[Begin ROWS]
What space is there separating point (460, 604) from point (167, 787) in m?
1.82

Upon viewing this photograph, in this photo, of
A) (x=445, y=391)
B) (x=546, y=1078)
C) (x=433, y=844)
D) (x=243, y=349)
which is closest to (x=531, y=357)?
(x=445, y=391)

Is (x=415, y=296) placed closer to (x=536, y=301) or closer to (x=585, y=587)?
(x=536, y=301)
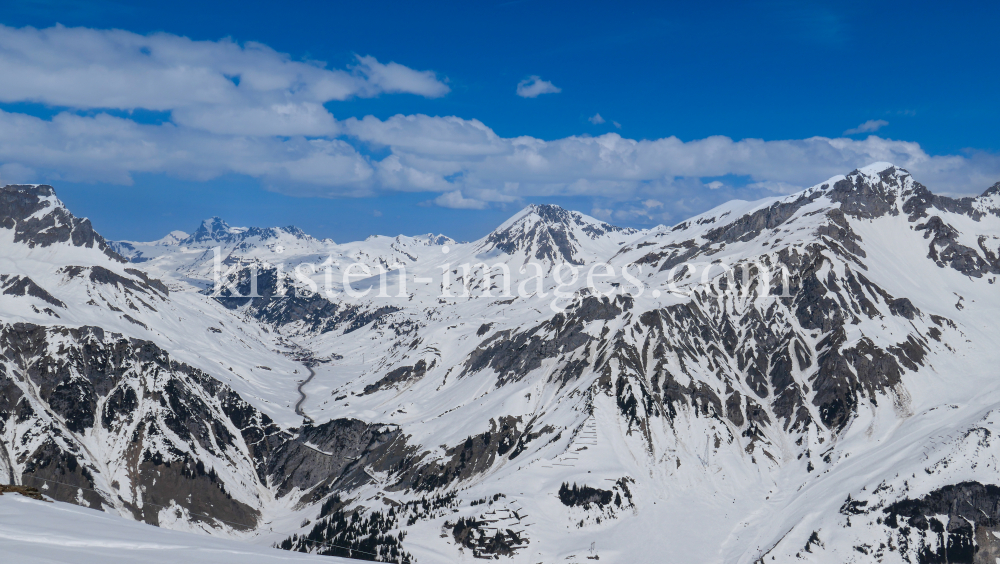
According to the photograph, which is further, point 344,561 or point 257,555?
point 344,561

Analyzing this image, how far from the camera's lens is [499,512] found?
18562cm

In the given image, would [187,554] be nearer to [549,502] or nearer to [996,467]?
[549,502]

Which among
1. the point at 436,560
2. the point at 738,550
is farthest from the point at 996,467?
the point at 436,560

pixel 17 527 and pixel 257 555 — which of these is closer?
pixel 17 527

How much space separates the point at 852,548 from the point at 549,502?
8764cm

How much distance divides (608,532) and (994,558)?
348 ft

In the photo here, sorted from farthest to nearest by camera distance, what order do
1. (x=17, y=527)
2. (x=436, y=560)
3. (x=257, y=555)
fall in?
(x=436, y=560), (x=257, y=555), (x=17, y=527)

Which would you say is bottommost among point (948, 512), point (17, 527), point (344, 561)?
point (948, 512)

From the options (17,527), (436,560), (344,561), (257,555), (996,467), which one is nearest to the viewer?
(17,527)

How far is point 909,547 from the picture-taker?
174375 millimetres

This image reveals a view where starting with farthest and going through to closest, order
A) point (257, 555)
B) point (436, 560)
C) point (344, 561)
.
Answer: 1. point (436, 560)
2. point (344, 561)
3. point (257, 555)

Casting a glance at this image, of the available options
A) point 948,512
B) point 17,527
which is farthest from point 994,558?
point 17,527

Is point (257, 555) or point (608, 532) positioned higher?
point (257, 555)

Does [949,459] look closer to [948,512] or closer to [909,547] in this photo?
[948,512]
[End ROWS]
--- REQUIRED TASK ---
Can you reproduce all of the records above word for word, leaving out the pictures?

--- TASK RESPONSE ---
What space is there separating point (460, 604) from point (167, 787) in m?
1.82

Upon viewing this photograph, in this photo, of
A) (x=445, y=391)
B) (x=546, y=1078)
C) (x=433, y=844)
D) (x=243, y=349)
which is closest to (x=531, y=357)?
(x=445, y=391)

Is (x=415, y=296) placed closer to (x=536, y=301) or closer to (x=585, y=587)?
(x=536, y=301)
According to the photograph, which is further, point 344,561 or point 257,555?
point 344,561

Analyzing this image, how far from the camera's lens is [499,512] found?
18562cm

In the given image, would [187,554] be nearer to [549,502] or nearer to [996,467]?
[549,502]

Which among
1. the point at 436,560
2. the point at 738,550
is farthest from the point at 996,467?
the point at 436,560

pixel 17 527 and pixel 257 555 — which of these is closer?
pixel 17 527

How much space separates the point at 852,548 from the point at 549,502?
8764cm

How much distance divides (608,532) and (994,558)?
348 ft

In the photo here, sorted from farthest to nearest by camera distance, what order do
1. (x=17, y=527)
2. (x=436, y=560)
3. (x=257, y=555)
fall in?
(x=436, y=560), (x=257, y=555), (x=17, y=527)

Which would you say is bottommost among point (948, 512), point (17, 527), point (344, 561)?
point (948, 512)

From the options (17,527), (436,560), (344,561), (257,555), (996,467), which one is nearest to the viewer?
(17,527)

How far is point 909,547 from the picture-taker?
174375 millimetres

This image reveals a view where starting with farthest and going through to closest, order
A) point (257, 555)
B) point (436, 560)
C) point (344, 561)
.
Answer: 1. point (436, 560)
2. point (344, 561)
3. point (257, 555)

Casting a glance at this image, of the available options
A) point 948,512
B) point 17,527
which is farthest from point 994,558?
point 17,527

Is point (257, 555) or point (608, 532) positioned higher?
point (257, 555)

Does [949,459] look closer to [948,512] or closer to [909,547] in this photo?
[948,512]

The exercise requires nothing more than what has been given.